これって、作曲家というか曲によるんでしょうね。テクニック的な達成度と音楽表現(ってすごくアレな言葉ですし、この2つの要素は二分されるわけではないですし、そもそもテクニック抜きの音楽表現なんてないのでしょうが、ま、ここではそこはザクッと)がどういう風になっているときに満足感を得られるかは。

で、休憩時間に流されるのは当日の聴衆へのインタビューです。この番組、演奏会(6月11日)の翌日に放送されたもので、このインタビューも休憩時間でのものか終演後のものであるかは分かりません。

登場するのは、一般の音楽ファンが数人と、チェリストの堤剛氏、ピアニストの神谷郁代氏、そして、吉田秀和氏。まあ、テクニックは衰えたなぁ、というのは分かってはいるけれども、そこのところにはあまり触れずに(さすがに神谷氏は一言言及しますが)良いところをほめるというコメントが番組には採用されています。老巨匠に優しい日本人、というべきか、自分はもしかしたら日本で唯一のホロヴィッツ来演に立ち会ったのかもしれないのに、それを一方的にくさしたくはないという気持ちか、というところ(というかそういう番組作り)なのですが、そこにあの有名な「ひびの入った骨董」という吉田氏のコメントが出るわけです。改めて聞いてみると他の人が絶賛する中でズバリとテクニックの衰えを正面から言った、というよりは、この時のホロヴィッツの来日、演奏、それに対する聴衆の受け止め方、そうした色々な要素を「骨董」という言葉で表したこの発言に、ワタクシは批評の芸を感じます。以下再録。

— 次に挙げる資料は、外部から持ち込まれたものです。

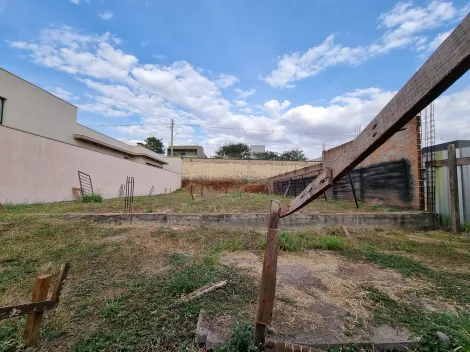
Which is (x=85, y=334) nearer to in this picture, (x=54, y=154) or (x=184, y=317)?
(x=184, y=317)

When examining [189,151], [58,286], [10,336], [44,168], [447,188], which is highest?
[189,151]

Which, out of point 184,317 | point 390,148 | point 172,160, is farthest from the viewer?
point 172,160

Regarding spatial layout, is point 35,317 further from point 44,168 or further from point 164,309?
point 44,168

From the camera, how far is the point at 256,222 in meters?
5.31

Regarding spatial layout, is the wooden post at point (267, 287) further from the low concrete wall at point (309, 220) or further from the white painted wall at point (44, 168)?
the white painted wall at point (44, 168)

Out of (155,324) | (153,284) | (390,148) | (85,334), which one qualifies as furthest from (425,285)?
(390,148)

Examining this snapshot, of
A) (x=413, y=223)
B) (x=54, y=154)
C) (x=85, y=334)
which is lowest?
(x=85, y=334)

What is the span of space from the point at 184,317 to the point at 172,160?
84.3 ft

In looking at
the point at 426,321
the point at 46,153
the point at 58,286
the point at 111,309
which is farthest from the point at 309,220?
the point at 46,153

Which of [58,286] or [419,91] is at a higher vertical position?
[419,91]

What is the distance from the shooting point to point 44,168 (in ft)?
27.4

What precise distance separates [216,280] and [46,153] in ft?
30.6

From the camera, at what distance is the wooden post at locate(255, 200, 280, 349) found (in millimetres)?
1332

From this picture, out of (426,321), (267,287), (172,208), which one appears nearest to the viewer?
(267,287)
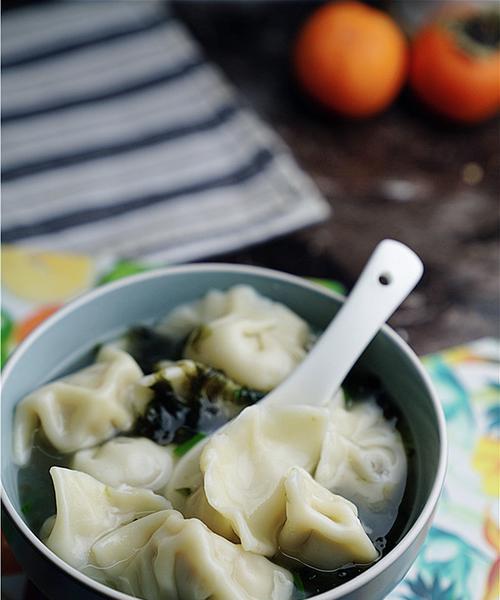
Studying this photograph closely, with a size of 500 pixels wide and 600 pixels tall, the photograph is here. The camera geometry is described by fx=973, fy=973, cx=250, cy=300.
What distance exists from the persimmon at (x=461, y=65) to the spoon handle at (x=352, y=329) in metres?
0.87

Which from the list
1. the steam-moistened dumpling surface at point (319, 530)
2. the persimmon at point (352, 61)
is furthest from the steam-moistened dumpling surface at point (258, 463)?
the persimmon at point (352, 61)

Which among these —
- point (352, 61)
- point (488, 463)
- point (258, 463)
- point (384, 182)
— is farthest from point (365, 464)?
point (352, 61)

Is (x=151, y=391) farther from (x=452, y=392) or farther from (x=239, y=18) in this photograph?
(x=239, y=18)

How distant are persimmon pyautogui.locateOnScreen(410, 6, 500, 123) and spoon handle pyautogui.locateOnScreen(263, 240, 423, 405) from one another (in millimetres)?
874

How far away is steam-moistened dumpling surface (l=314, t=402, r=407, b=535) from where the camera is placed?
0.65 meters

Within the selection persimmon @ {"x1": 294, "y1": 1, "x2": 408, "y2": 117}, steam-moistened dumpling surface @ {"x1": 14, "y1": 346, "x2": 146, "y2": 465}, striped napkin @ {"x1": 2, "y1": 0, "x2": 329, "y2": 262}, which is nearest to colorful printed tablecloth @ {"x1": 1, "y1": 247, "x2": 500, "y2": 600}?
steam-moistened dumpling surface @ {"x1": 14, "y1": 346, "x2": 146, "y2": 465}

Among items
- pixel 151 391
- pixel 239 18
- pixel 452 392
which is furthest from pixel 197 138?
pixel 151 391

「僕は、実際に聞くのは初めてでね、とても期待して聞きました。それで、やっぱり何と言ったって、今世紀の、最高級のピアニストの1人としていらしてた(?)人ですからね。だけど、、、今は、やっぱり年を取ったな。。。そして、僕、人間をそういうものに比べるのは嫌いだけども、やっぱり、一種の骨董品だと思います。骨董品だとね、好きな人はもう幾らお金を払っても好きですよね。けども、好きじゃない人はもう必要ないわけだ。そういうものの領域に入ったから、どこんとこが上手かったとか、どこんとこがまずかったとか、そういうことを言ってもしょうがないような、そういう人になりましたね。ただし、、もうちょっと早く聞きたかったねえ、やっぱりね。骨董としてもちょっとひび入ったな。」